Supplied information -
*-*-*

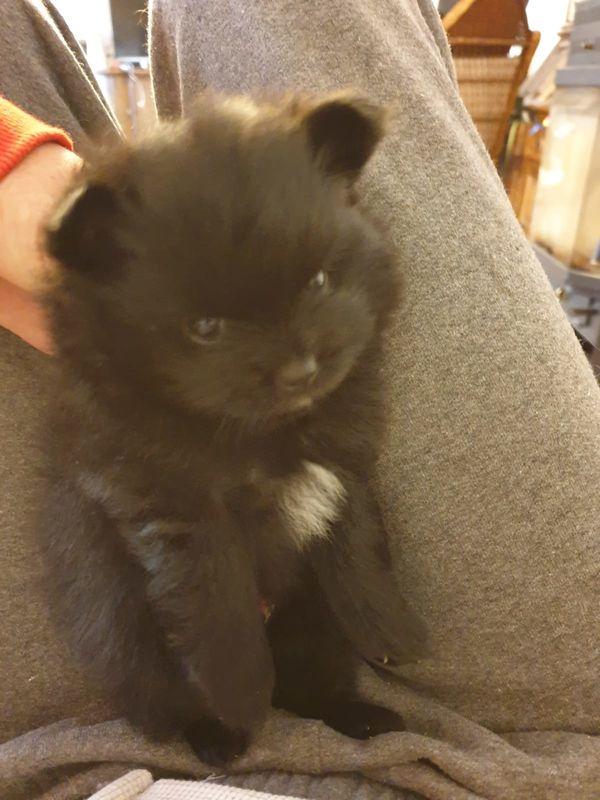 Zwergspitz Pomeranian Welpe Rüde schwarz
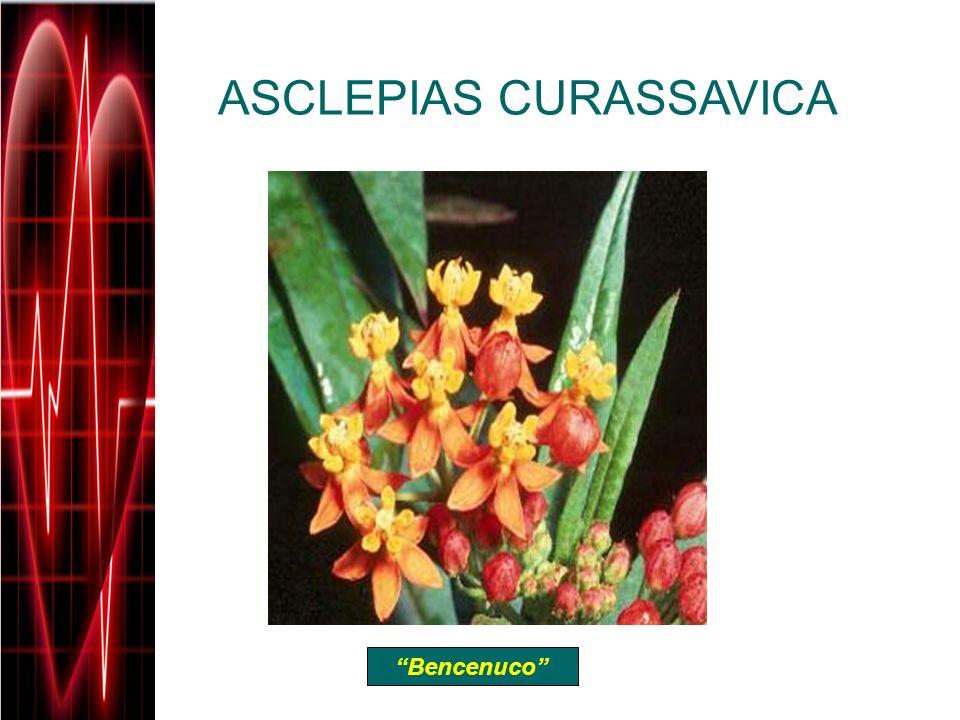 ASCLEPIAS CURASSAVICA Bencenuco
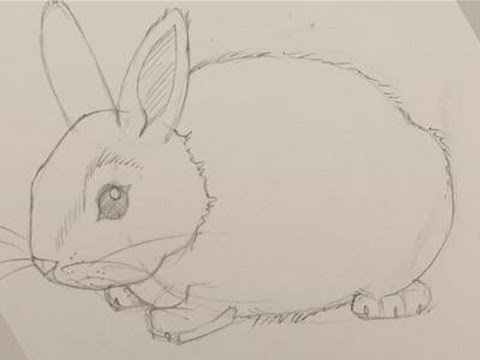 480x360 How To Draw A Baby Bunny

*-*-*

Work task - Find the line that contains "ASCLEPIAS CURASSAVICA Bencenuco". Copy it and every line after it through the end of the listing exactly, but not the pictures.

Exercise output -
 ASCLEPIAS CURASSAVICA Bencenuco
 480x360 How To Draw A Baby Bunny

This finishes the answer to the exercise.